S1217GB and S1217GC Corporation Tax Act 2009

The amount of Theatre Tax Relief (TTR) to which a Theatrical Production Company (TPC) is entitled in respect of a separate theatrical trade is determined by the amount of core expenditure (TTR50010) that is EEA expenditure.

The services provided by third parties may take place in several locations at once.  Furthermore, specific elements of theatrical productions may be outsourced.

Services are provided from within the EEA if they are carried out within the EEA.

Example 1

An actor is asked to take part in rehearsals in the EEA.

The nature of the actor’s service is the provision of a specialist performance required for a specific scene as part of the production phase for the theatrical production.

Rehearsing is a production activity and so the costs directly associated with it are items of core expenditure.

Because the performance takes place in the EEA, the actor’s service is provided from within the EEA.  The actor’s fee is therefore both core expenditure EEA expenditure.

Example 2

Having decided to proceed with the making of a theatrical production, a TPC engages a script writer to re-draft the script used during the development phase.

The nature of the service provided is the provision of a revised script.

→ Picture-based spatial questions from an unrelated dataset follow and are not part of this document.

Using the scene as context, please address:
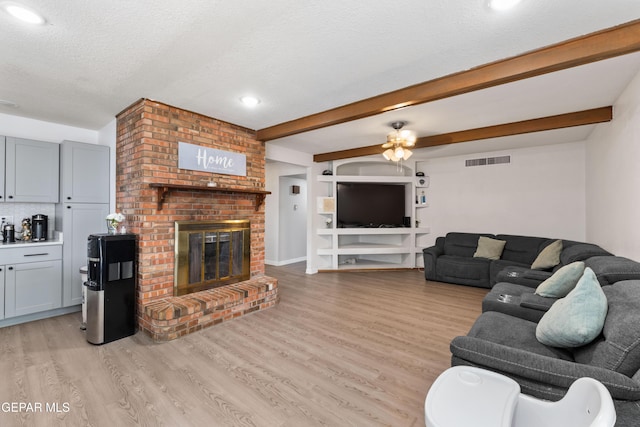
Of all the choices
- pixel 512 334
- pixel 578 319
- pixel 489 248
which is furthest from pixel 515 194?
pixel 578 319

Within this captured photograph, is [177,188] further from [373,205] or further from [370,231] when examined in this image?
[373,205]

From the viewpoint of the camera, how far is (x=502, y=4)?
5.58ft

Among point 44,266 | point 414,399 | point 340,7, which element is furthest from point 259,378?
point 44,266

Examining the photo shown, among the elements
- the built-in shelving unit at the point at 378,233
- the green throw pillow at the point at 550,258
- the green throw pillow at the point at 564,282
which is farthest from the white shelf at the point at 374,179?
the green throw pillow at the point at 564,282

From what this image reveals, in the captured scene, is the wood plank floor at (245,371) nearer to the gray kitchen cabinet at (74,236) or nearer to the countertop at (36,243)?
the gray kitchen cabinet at (74,236)

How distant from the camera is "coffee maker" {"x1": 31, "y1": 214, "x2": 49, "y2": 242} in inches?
140

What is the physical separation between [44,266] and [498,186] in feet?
23.7

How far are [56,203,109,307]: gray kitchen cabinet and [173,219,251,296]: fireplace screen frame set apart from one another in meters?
1.39

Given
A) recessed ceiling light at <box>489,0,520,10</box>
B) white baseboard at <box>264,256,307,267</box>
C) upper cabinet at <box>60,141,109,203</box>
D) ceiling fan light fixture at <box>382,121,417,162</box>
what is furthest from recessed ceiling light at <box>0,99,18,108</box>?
white baseboard at <box>264,256,307,267</box>

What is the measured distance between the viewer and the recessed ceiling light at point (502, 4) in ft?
5.52

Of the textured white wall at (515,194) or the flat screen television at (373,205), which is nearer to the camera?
the textured white wall at (515,194)

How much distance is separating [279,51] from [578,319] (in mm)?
2612

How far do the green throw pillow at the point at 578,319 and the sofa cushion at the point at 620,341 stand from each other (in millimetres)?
Answer: 42

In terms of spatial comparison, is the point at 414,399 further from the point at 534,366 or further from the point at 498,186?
the point at 498,186
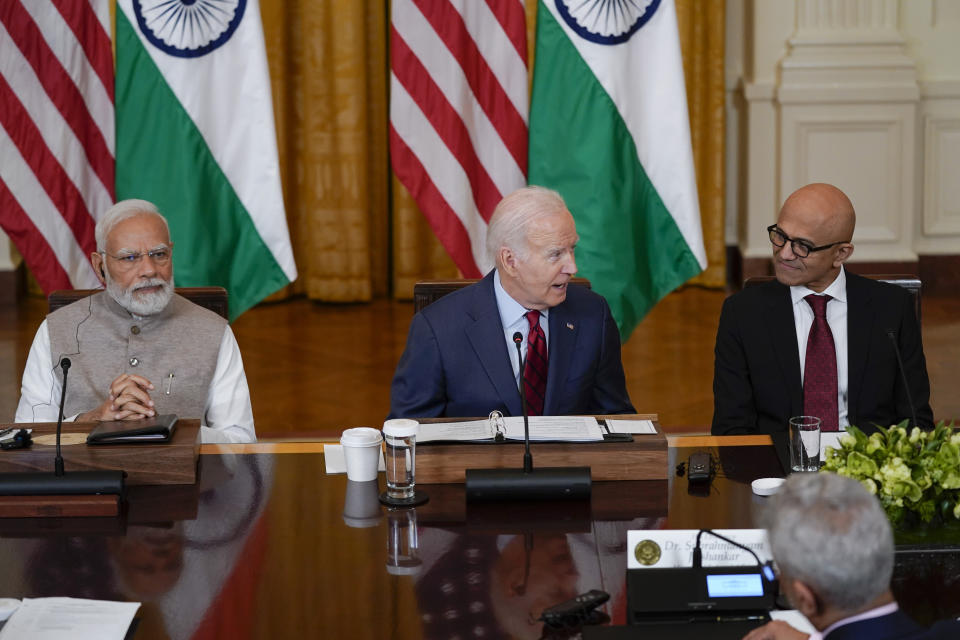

Revising the script after a decision has been made to go ahead with a theatrical production is a production activity and so the costs directly associated with it are items of core expenditure.

Because the script is written outside of the EEA, the script writer’s service is provided from outside the EEA.  The script writer’s fee is therefore core expenditure but not EEA expenditure.

See TTR50110 for information about the apportionment of expenditure related to services provided both within and without the EEA.